Eventually, my father grew impatient at the speed with which I was usurping him, and discarded my training wheels so that I might remember my place. I do not recall a discussion of the matter, but then again, we do not speak much in general. Sometimes he yells for me. I am often not in the vicinity to hear. Often I am in another city, attending university to become an international businessman with a speciality in mergers and acquisitions. Forks and spoons and otherwise. I only yell for him when we are in the same city, and I am not heard only because my father is lost in thought.

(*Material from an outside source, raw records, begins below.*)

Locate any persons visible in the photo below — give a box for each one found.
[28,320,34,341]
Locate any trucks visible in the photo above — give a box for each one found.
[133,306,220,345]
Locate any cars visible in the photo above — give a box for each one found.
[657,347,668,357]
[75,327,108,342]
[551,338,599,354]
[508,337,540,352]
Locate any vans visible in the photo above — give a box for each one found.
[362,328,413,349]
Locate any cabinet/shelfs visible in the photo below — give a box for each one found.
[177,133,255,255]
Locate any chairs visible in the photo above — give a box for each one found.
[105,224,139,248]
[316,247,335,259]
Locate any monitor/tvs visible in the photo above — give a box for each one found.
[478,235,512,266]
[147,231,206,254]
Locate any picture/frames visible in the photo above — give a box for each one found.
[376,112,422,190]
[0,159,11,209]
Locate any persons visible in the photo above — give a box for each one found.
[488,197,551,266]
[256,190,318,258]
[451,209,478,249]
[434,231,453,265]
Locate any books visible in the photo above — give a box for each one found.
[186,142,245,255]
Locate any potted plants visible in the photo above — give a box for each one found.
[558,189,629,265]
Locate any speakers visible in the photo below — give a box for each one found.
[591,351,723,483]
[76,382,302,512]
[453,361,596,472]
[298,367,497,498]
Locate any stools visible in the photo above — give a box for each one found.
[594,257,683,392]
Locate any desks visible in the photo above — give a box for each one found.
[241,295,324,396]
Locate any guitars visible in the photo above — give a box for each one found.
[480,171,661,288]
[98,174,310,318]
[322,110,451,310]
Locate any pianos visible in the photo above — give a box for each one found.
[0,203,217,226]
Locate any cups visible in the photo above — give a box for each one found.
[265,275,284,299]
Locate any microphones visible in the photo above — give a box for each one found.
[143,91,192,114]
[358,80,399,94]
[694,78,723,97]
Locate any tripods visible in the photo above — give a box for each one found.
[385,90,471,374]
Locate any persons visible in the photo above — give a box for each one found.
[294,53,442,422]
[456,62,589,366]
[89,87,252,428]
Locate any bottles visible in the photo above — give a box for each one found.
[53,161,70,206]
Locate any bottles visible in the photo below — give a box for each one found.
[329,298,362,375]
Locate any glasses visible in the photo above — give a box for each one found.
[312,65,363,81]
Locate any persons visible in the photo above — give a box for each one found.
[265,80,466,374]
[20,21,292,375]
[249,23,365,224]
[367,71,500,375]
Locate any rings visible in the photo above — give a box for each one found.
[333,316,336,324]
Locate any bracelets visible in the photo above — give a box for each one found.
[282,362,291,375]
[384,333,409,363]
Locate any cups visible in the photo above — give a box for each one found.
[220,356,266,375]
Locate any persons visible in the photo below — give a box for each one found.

In this and every other way, we are polar opposites, though I do occasionally recognize a shared melancholy, as I now do, as he now trudges.

So, I pick up a shovel and begin to walk after him. The ground is still moist from a particularly bad storm the other night, and so the impressions of feet are preserved. My sister calls out to me but I pay her no attention. She is making all sorts of sounds, those monstrous and not. She also speaks English, but so poorly as to remain beneath contempt. My mother is no doubt measuring the volume of melted wax so as to calculate the time elapsing between my father leaving and returning. The clocks have stopped on account of a particularly bad storm the other night, or else she might find herself designated for another task.

I think to call out to my sister that this will be a long night. That it will take my father all night to bury my bicycle, and perhaps even longer should he allow me a few turns. Should I assert my inheritance. I dare not mention that my resilience has become tempered by a perverse form of pity. Dare not suggest that––in spite of myself––perhaps I might follow his example yet, in learning how to bury a thing in the woods as he does, discarding my own techniques.

No.

I learn from grave errors and do not wish for my sister to mistake my words for imitations of the real thing, misapprehending the stakes, trudging after her brother as her brother trudges after her father in search of explanation. She will have her turn. My sister was not taught to ride a bicycle by my father and so she ought to be spared from an act of such intimacy.

If only I had once witnessed my father riding my bicycle, things might have turned out differently. I think to call out to my father. Instead, I creep ever so slowly. I fear those eyes of my friend obsessed with the mechanics of my ball-kicking were right, in their blinking intensity, in the way they dispassionately registered my presence. 

So my size-ten feet will follow in the steps my father’s size-ten feet have made, careful to obscure our tracks with the shovel held over my right shoulder as I mentally prepare myself for the watching of my father from beneath one of the many cedar trees which comprise these woods. I will discover what he has left to teach me. I will incorporate a sentimental grunt or forcible ejection of saliva from the mouth out of deference, but make no further promises.